When I was writing the article, I stumbled upon a very cool app called Lifesaver, that aims to help reduce texting and driving. Here’s how Lifesaver works … once the app is installed on a phone, the app will cause the phone to automatically become locked once it detects a car is in motion (because the phone can detect speed). Once the phone is locked, there is an option to unlock it in case of emergency (or in the event that you aren’t in car, but in a bus or train).
Lifesaver is more than an app though. At the core, it is a means of introducing accountability, which can greatly influence people’s behaviors. One big use case is for parents to have their children install the app. Parents can also access a dashboard to show all activity. So if a child is the driver and unlocks the phone, the parent will see the unlock activity and be able to question the child about it.
I spoke with the co-founder Ted Chen last week and was really impressed with their focus on helping people change their behavior through the marriage of technology and accountability.
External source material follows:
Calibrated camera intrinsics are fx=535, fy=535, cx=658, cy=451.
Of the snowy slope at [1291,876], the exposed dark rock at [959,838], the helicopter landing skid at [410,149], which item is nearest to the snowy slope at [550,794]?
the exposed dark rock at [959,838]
Distracted driving is a growing problem that we cannot ignore. It’s not just about texting – it’s about general usage of mobile devices while driving.
In fact, an 18 year-old girl from Georgia was using Snapchat when crashed her father’s Mercedes at 107 miles per hour and caused a man permanent brain damage.
How do we know she was using Snapchat? Well, Snapchat has a “speed” filter and she continued to accelerate so she could post a photo with the speed on Snapchat. According to this Wall Street Journal article, “she was trying to get the car to 100 miles per hour so she could post it on Snapchat. McGee’s passengers saw the controversial filter hit 113 miles per hour. The teen was just about to post the Snapchat, the statement says, when she crashed into Wentworth’s Mitsubishi.”
To compound the terrifying nature of this story, a girl who was a passenger in the Mercedes was pregnant.